The Spur empties out. I drive back to the clearing. Park the truck. Light the fire.
Bear settles at my feet. The fire takes a while to catch tonight. The kindling is damp from last night’s rain, and I crouch there, blowing on the embers until the flame holds. Bear watches, ears forward, the way he watches everything I do, like he’s memorizing the routine so he can be part of it.
The phone comes out. I open the photo.
The anger should be here. The certainty. The proof that I was right to leave, right to enlist, right to spend a decade alone rather than risk being destroyed by someone who’d already betrayed me.
The anger is quiet tonight. Like a radio signal fading.

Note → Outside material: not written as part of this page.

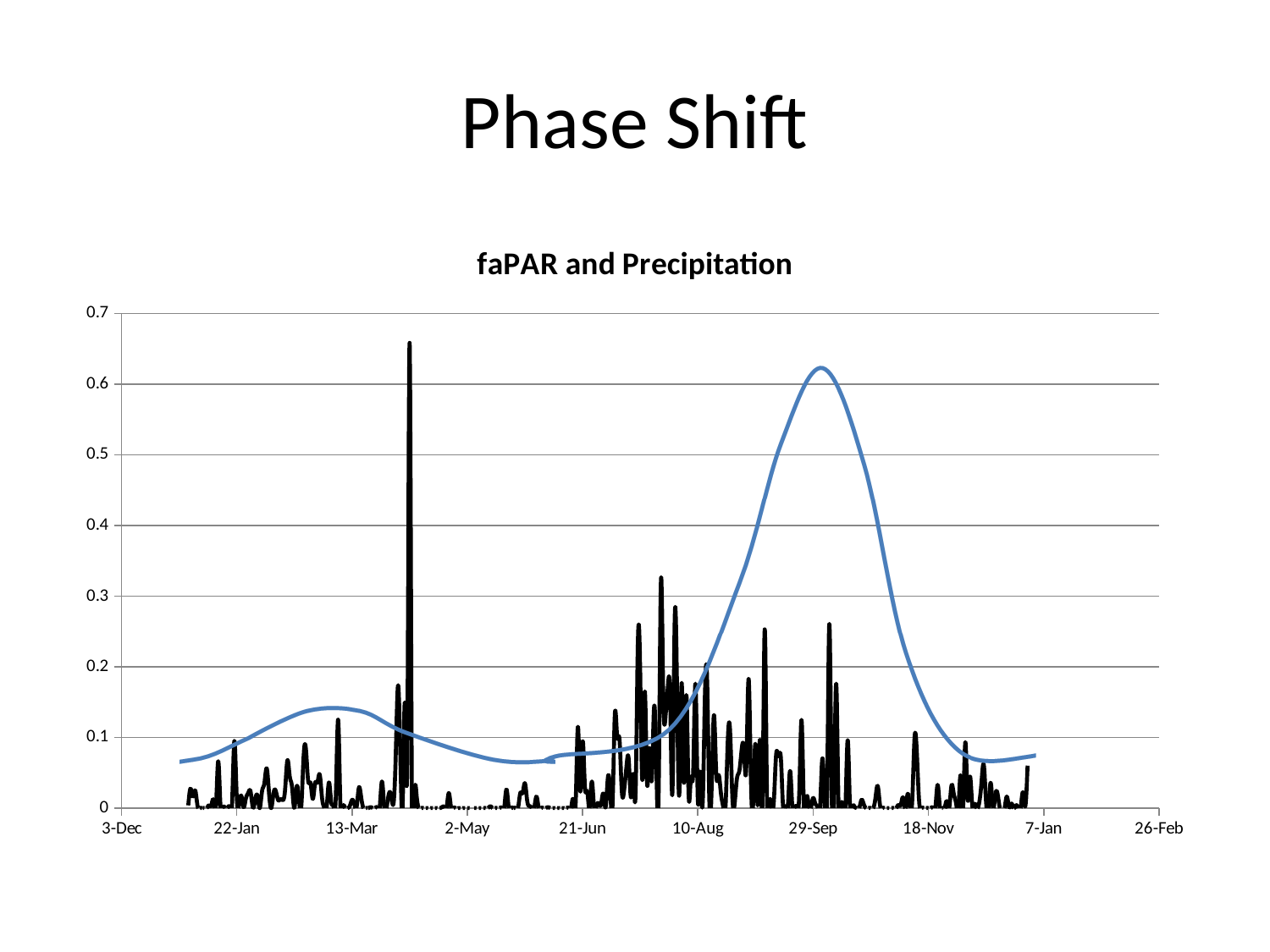
How many date labels are shown along the x axis of the chart? 10 Is the peak of the smooth blue line greater or less than 0.6? greater Does the blue line rise or fall between 21-Jun and 29-Sep? rise Is the value of the blue line at 2-May greater or less than 0.1? less What kind of chart is shown on the slide? line chart Is the tallest spike of the black line greater or less than 0.6? greater What is the highest value labelled on the y axis? 0.7 What is the title of the chart? faPAR and Precipitation Does the blue line rise or fall between 29-Sep and 18-Nov? fall How many lines are plotted on the chart? 2 Near which x-axis date label does the blue line reach its highest point? 29-Sep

The photo stares back at me, grainy and dark, and for the first time I don’t look at the girl. I look at the other figure. The one with his arms around her. Tall. Broad. The image is so dark I can barely make out the shape of him.
It could be anyone.
It could be anyone, and I never asked.
I close the phone. Put it in my pocket. Bear presses his nose against my knee, the same spot, the same pressure, every night.
You showed up. You were consistent. You didn’t demand that he be fixed or whole or ready. You just came back.
The fire crackles. An owl calls from the pines. The clearing is dark and cold and mine. Tonight it feels less like a home and more like a place I’ve been hiding.
I sit there until the fire burns low.